Powerful, warm novel about aging in Ireland, written in reverse order, starting in 2010, going back to 1940. Chapter 1 finds 75-year old widower Farley curled on the floor of his smelly toilet floor, in and out of consciousness, when lucid trying to remember how he ended there, what he did the day before, reliving old memories, planning to cry out for help at daybreak when his Polish neighbor leaves for work. But he is voiceless and one side of his body feels as if it is elsewhere. The other half feels cold in the January frost...
Chapter 2 describes Farley's day before his stroke as an unsteady James Joyce-like odyssey through snow-covered Dublin, because of a sudden death, his employer of 40 years, Frank Slowley. Farley needs his black suit dry-cleaned and one shoe repaired, a Mass card signed by a priest, and some food. At home only corn flakes and butter remain. It is a travail full of blitzes: sudden headaches and impaired vision, memory loss, time leaps and awkward contact with other people.

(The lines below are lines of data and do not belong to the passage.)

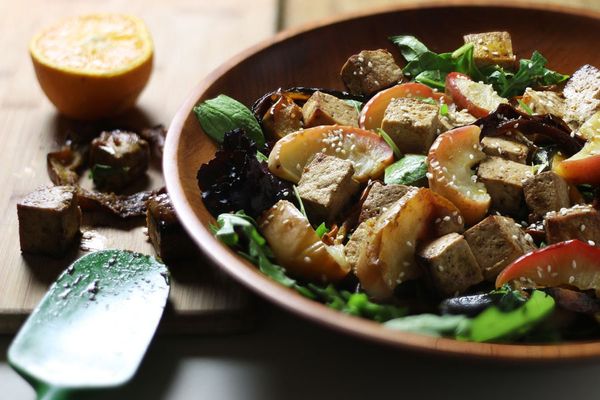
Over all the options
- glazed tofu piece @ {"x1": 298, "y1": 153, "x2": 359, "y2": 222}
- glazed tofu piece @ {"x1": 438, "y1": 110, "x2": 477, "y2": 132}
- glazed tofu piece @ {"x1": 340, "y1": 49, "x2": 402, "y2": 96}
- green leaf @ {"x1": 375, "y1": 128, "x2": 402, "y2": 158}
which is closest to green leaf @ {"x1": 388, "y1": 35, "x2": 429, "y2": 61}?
glazed tofu piece @ {"x1": 340, "y1": 49, "x2": 402, "y2": 96}

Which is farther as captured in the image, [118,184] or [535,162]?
[118,184]

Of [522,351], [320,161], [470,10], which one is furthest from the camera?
[470,10]

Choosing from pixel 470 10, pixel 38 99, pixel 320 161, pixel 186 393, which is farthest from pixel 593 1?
pixel 186 393

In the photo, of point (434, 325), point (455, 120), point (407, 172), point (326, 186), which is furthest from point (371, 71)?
point (434, 325)

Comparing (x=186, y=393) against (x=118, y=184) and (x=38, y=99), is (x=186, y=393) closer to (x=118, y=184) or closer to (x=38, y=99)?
(x=118, y=184)

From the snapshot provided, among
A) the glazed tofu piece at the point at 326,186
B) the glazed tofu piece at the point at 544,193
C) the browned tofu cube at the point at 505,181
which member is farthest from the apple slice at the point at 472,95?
the glazed tofu piece at the point at 326,186

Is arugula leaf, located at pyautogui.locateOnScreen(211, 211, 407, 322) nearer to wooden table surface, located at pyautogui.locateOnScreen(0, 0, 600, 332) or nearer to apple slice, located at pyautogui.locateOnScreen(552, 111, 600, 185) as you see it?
wooden table surface, located at pyautogui.locateOnScreen(0, 0, 600, 332)

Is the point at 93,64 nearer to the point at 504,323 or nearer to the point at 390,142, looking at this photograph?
the point at 390,142
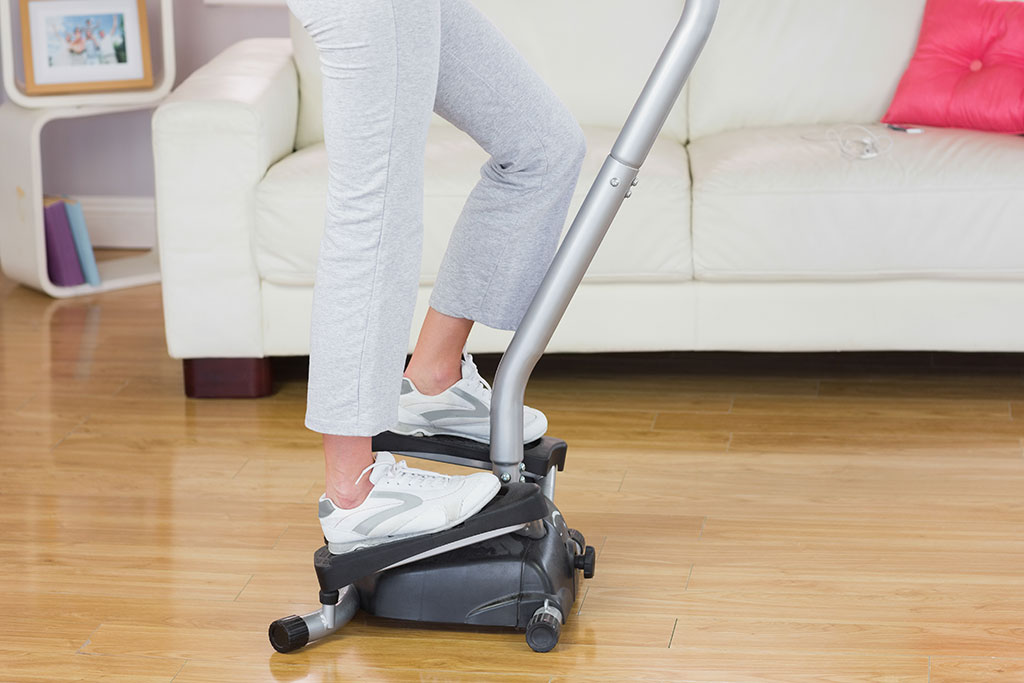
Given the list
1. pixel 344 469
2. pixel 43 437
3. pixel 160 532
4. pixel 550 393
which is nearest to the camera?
pixel 344 469

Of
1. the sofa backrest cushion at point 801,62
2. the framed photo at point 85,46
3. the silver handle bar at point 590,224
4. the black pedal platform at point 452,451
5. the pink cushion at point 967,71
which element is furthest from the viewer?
the framed photo at point 85,46

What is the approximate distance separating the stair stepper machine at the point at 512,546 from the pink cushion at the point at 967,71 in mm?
1365

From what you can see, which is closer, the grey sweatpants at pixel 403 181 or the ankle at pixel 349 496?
the grey sweatpants at pixel 403 181

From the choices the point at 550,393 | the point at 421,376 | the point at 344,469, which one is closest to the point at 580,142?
the point at 421,376

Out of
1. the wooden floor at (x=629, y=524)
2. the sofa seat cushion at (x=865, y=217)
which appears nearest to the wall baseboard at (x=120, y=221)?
the wooden floor at (x=629, y=524)

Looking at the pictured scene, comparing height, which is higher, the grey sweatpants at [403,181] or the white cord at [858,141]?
the grey sweatpants at [403,181]

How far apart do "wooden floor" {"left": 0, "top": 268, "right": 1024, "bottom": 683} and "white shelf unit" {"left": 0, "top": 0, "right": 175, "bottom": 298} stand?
495 mm

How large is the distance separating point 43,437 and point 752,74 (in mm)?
1675

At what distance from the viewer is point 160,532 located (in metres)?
1.94

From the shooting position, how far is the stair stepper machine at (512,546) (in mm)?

The next chapter is about Farley at 65 in 2000 on the day he retires. He learns that the partnership he secured by investing 25.000 pounds in Frank Slowley's law firm decades ago, will not bring the hoped-for buy out: it was a gentleman's agreement, nothing was put on paper. And Frank's son Tony now owns the firm. Nevertheless, Farley goes to his own farewell party, gets very drunk and leaves without his coat and his farewell presents.
CDH sketches Farley's life from its ending at age 75 all the way back to age 15, portraying him in years ending on 0 as an average Irishman, not the sharpest tool in the box, but capable of love, sacrifice and compassion. He is devastated after his beloved wife Martina's early death and never remarries. Each chapter contains unforgettable snippets of dialogue or description by a sensitive and perceptive, grand writer. Instantly re-readable and highly recommended.